**Your goal**. Quote the rows verbatim, from the line that contains "Comparing point (793, 709)" through the line that contains "Answer: 425", inclusive.

**Input rows**.

----------

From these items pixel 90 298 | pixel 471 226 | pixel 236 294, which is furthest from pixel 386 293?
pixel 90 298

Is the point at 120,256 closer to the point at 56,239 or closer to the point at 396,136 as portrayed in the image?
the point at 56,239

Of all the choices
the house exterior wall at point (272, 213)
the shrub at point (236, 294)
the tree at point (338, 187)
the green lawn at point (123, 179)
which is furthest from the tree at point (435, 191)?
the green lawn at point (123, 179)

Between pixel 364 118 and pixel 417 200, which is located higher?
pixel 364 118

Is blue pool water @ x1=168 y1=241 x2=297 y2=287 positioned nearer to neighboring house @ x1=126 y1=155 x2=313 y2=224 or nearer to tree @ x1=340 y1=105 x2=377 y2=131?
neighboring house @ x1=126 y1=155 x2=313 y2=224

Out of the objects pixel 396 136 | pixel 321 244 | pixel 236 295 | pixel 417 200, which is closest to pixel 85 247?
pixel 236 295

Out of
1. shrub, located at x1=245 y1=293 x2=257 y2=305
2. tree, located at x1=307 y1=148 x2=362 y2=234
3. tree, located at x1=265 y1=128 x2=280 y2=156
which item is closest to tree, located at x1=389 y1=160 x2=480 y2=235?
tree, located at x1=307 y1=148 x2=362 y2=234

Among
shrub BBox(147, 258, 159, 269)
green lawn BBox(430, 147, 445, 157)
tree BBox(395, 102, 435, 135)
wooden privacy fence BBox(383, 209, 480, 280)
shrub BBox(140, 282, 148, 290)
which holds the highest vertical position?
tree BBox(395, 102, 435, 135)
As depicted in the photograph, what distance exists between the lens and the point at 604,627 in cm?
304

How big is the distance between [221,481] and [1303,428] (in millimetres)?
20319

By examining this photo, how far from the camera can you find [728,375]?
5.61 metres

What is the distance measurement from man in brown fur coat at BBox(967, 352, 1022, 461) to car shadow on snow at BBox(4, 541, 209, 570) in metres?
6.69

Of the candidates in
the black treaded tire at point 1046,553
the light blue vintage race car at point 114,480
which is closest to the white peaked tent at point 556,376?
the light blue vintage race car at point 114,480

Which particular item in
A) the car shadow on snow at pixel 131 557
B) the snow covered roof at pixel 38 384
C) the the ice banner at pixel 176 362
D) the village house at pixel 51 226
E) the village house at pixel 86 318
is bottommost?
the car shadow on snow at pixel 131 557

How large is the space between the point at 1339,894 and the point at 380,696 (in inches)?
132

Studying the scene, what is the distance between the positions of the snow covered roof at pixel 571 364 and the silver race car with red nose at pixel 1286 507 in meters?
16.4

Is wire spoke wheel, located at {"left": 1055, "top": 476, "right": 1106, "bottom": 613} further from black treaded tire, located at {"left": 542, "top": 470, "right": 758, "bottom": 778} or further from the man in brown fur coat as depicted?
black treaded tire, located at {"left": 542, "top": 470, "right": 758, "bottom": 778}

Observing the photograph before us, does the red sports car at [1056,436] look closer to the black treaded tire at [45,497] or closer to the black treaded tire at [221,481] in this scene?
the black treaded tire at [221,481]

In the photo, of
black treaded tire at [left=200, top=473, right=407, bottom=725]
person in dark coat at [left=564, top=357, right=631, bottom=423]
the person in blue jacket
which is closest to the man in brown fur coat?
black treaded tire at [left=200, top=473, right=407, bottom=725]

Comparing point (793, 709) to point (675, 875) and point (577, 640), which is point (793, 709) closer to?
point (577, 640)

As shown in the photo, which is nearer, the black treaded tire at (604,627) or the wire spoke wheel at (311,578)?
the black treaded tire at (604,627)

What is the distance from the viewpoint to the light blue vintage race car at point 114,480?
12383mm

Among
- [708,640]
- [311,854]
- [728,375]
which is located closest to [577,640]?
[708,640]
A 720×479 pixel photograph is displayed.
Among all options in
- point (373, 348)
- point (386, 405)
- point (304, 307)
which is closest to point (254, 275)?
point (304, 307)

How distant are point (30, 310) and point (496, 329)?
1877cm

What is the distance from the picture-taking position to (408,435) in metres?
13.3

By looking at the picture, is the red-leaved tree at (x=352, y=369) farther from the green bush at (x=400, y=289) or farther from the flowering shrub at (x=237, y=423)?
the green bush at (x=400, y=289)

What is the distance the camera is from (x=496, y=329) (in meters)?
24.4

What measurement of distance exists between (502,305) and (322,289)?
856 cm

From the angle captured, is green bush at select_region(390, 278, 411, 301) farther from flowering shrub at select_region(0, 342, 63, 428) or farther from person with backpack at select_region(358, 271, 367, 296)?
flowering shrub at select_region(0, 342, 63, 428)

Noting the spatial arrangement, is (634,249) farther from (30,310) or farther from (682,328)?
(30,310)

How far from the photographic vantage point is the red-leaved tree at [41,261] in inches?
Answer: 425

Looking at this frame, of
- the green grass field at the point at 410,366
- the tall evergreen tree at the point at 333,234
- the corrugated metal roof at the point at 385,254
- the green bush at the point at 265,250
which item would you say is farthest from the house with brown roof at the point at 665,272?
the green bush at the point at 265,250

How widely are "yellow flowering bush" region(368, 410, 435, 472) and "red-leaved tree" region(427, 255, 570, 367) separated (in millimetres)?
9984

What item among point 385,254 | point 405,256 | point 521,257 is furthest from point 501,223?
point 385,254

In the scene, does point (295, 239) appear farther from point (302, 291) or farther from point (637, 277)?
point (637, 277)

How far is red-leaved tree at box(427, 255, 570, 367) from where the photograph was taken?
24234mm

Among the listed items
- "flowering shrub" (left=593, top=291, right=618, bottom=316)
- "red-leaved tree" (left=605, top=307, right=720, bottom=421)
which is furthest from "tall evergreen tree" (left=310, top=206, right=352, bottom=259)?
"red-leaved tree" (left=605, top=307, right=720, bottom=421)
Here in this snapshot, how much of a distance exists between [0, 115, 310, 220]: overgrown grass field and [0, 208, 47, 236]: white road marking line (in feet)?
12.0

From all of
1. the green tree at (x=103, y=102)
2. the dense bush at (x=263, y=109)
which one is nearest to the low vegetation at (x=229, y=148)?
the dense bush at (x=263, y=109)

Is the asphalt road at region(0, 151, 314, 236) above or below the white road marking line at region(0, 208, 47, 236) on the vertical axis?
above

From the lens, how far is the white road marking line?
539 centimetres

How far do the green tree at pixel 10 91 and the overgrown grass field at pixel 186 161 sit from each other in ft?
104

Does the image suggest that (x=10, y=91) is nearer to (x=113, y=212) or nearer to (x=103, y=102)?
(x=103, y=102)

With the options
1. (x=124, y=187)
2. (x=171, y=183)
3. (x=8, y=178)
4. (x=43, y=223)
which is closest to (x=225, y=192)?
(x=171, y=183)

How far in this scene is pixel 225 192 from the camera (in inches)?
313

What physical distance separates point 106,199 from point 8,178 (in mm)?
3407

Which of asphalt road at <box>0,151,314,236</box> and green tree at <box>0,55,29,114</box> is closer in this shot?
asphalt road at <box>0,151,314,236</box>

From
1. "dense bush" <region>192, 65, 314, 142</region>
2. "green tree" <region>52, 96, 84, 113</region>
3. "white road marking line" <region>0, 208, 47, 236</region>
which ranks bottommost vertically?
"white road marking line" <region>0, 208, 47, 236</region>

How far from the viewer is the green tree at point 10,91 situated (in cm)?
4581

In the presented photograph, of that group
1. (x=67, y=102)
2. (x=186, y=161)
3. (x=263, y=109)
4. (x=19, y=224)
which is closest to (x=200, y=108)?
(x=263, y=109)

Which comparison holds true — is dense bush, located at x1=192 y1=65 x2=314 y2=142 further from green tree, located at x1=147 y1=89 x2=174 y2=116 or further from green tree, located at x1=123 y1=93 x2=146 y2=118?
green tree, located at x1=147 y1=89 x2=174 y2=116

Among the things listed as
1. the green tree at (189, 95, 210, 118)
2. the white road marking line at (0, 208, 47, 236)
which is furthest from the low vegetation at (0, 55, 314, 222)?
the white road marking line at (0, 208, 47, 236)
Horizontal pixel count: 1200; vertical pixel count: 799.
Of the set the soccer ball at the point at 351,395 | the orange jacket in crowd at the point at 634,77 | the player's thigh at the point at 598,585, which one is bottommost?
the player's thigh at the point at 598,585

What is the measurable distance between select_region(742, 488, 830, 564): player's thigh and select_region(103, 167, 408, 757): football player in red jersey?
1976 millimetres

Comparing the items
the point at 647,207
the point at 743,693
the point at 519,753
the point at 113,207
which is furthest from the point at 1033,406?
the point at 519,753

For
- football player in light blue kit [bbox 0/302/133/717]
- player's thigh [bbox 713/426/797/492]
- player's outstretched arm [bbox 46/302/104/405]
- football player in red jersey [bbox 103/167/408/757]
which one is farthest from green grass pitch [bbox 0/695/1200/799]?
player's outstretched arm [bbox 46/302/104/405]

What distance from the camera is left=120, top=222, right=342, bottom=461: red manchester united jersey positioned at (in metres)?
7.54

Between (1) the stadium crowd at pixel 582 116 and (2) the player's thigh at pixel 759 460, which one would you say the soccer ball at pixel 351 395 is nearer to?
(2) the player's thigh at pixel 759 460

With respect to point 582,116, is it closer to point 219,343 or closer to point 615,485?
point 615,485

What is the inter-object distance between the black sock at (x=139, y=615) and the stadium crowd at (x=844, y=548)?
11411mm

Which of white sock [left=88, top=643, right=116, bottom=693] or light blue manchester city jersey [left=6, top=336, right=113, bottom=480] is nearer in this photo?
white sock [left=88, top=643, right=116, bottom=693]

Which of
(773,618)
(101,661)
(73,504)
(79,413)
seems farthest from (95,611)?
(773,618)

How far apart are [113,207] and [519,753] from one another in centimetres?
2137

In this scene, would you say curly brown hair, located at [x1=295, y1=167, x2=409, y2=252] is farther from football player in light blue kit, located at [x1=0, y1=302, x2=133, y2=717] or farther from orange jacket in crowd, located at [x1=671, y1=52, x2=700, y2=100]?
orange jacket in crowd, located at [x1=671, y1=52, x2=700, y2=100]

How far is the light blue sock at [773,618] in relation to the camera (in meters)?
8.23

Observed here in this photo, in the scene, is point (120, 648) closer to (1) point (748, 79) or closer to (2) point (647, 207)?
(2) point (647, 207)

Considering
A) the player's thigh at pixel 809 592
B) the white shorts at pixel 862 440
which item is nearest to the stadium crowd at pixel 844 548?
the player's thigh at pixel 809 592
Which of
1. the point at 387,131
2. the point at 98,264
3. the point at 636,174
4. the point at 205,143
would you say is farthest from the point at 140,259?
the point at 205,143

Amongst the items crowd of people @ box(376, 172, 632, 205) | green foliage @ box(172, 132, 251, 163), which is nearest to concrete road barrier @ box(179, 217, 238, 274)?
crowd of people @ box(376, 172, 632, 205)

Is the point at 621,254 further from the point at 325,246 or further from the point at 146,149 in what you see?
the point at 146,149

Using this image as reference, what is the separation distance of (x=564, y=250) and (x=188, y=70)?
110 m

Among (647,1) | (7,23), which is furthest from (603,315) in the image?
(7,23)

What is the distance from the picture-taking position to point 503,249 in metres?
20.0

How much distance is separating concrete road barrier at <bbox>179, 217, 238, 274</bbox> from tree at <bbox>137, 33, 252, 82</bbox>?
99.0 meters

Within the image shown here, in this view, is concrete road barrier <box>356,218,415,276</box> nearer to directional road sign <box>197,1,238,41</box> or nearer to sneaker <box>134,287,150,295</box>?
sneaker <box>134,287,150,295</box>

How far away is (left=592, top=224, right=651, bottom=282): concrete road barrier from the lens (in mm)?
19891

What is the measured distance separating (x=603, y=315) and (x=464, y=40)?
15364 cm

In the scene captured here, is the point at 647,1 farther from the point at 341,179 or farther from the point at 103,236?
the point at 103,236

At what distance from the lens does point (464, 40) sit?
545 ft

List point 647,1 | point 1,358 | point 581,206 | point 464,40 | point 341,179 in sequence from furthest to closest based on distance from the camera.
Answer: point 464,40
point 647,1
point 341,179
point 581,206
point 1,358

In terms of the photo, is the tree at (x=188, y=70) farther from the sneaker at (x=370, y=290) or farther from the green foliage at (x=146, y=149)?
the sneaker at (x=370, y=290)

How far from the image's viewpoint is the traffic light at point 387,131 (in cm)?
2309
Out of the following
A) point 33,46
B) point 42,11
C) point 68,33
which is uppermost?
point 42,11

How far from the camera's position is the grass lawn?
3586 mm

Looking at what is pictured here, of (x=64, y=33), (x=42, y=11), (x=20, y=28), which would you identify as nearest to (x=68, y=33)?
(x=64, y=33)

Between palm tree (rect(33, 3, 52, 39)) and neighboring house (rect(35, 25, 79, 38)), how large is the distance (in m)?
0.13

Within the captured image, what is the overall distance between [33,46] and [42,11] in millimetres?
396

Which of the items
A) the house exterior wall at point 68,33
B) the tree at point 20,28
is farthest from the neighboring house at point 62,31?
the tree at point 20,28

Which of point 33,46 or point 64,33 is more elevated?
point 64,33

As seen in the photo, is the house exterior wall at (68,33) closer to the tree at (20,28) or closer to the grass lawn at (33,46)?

----------

**Result of the exercise**.
Comparing point (793, 709) to point (675, 875) and point (577, 640), which is point (793, 709) closer to?
point (577, 640)

As shown in the photo, which is nearer, the black treaded tire at (604,627) or the wire spoke wheel at (311,578)?
the black treaded tire at (604,627)

What is the distance from the viewpoint to the light blue vintage race car at point 114,480?
12383mm

Among
- [708,640]
- [311,854]
- [728,375]
which is located closest to [577,640]?
[708,640]
A 720×479 pixel photograph is displayed.
Among all options in
- point (373, 348)
- point (386, 405)
- point (304, 307)
which is closest to point (254, 275)?
point (304, 307)

How distant are point (30, 310) and point (496, 329)?
1877cm

What is the distance from the picture-taking position to (408,435) in metres?
13.3

By looking at the picture, is the red-leaved tree at (x=352, y=369) farther from the green bush at (x=400, y=289) or farther from the flowering shrub at (x=237, y=423)?
the green bush at (x=400, y=289)

What is the distance the camera is from (x=496, y=329) (in meters)?
24.4

What measurement of distance exists between (502,305) and (322,289)?
856 cm

From the angle captured, is green bush at select_region(390, 278, 411, 301) farther from flowering shrub at select_region(0, 342, 63, 428) or farther from person with backpack at select_region(358, 271, 367, 296)?
flowering shrub at select_region(0, 342, 63, 428)

Noting the spatial arrangement, is (634,249) farther from (30,310) or farther from (682,328)?
(30,310)

How far from the photographic vantage point is the red-leaved tree at [41,261] in inches?
Answer: 425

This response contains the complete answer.